Monday, February 6, 2012

Review: Professor Layton and the Last Specter

Professor Layton and the Last Specter is a puzzle game for the Nintendo DS. It was developed by Level-5.

What it looks like wandering around the map. The shoe makes the directional arrows appear, and the trunk leads to the pause menu.



Professor Layton and his new assistant have been called to the town of Misthallery by Mayor Triton, an old friend of Layton’s, to investigate a mysterious specter that is destroying the town. The specter only attacks at night, seemingly at random, and its movements are somehow predicted by Triton’s son Luke. Layton and Emmy have to team up with Luke to find the source of the specter somewhere in Misthallery.



Last Specter initially appears to be an adventure game, but that is only a frame to house the one hundred and fifty five puzzles the game has. The player, controlling Layton, travels through Misthallery, which are represented by static screens with people moving in front of them. The player moves around by tapping arrows on the screen, and talk to people by tapping on them.



The game story progresses by Layton going being told or figuring out that he has to go somewhere, and going there. Sometimes a cut scene will trigger when Layton arrives, other times he has to talk to person, and maybe solve a puzzle. Then Layton moves onto the next place.



The player finds puzzles by tapping on people on the way to Layton’s destination, or just places, or the people Layton has to talk to move the story along. The player does not have to do every puzzle Layton runs across, but there are points in the game where the player can progress unless they have solved a certain amount of puzzles.



There are several types of puzzles, some more fun than others. The best puzzles are the brainteasers that do not require outside knowledge of something to solve, and do not involve trying something over and over again until you get the correct answer. Also, the better ones use DS’ touchscreen capabilities. Most of the puzzles are like this.



The worse puzzles are slider puzzles, puzzles that need outside knowledge of some topic, or worst of all, puzzles that are just math, algebra, or geometry problems. These do not make up most of the puzzles in the game, but do make up a significant amount.

One of the worse puzzles.


Overall the puzzles are very challenging but not impossible. A lot of them take some time to figure out, and a lot of them you are not going to solve on the first try.

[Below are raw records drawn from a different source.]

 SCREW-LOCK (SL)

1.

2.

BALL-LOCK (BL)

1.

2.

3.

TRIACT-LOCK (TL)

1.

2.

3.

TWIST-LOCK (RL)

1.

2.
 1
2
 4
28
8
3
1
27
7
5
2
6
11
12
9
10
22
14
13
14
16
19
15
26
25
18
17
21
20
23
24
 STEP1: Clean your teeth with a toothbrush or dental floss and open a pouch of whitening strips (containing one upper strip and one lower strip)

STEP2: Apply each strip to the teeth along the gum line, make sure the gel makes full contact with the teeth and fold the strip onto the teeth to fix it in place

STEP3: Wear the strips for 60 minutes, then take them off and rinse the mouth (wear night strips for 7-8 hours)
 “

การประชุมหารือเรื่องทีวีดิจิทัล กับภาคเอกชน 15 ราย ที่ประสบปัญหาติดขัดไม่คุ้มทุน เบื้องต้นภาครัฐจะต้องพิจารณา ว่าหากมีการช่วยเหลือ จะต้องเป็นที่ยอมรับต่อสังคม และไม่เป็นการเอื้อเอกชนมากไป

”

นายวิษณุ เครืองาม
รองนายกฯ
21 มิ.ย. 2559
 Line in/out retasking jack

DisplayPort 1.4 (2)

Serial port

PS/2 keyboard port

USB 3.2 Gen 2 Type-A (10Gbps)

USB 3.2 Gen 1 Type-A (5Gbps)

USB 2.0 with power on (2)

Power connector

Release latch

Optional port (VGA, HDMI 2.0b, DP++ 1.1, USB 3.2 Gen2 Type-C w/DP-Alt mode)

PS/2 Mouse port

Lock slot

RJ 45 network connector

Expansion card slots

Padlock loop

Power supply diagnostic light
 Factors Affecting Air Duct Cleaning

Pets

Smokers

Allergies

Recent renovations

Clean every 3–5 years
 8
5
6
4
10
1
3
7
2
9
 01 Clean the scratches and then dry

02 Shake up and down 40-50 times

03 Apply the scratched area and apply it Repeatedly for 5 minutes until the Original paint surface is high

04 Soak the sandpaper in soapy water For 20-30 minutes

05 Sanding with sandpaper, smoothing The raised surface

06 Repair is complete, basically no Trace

When you solve a puzzle you get picarats. By collecting picarats you unlock bonus content, like extra puzzles and artwork. The amount of picarats you get goes down if you answer a puzzle incorrectly.



There are hint coins hidden in Misthallery that you can spend on one clue per puzzle. Each puzzle has up to four clues you can buy, and get more helpful with each purchase. Most of the hints are somewhat useful, though at times they can be vague and useless.



There are three side games Layton collects; one is about laying train tracks so a train will go through stations in a correct order; another is setting up bubbles so a goldfish will collect coins; and a third is putting the correct words in a script for a play. The first two are fun, the third one is pretty stupid since it is obvious which words to use.



The story is not really interesting. There is a mystery, at one point Layton and his friends are threatened, but it never really feels like the stakes are that high. And it never feels like Layton and co. treat the specter like it is an emergency. The story throws some ideas to what the Specter is, it is some old guardian, it has a connection to a hidden garden, but the narrative does not explore that until the end. Layton and his friend are the only interesting characters, the rest are mostly forgettable except for the children. At least the cut scenes in the game are animated very well and have great voice acting; they look like they are from a real movie.



Last Specter games with a whole second game called London Life, which would need a whole second review to cover properly. I am not going to review it, because I got bored after two hours.



Professor Layton and the Last Specter is a bit of a letdown. It has some decent puzzles, though it also has a lot of unpleasant puzzles, and it is really hard to care about the story too much.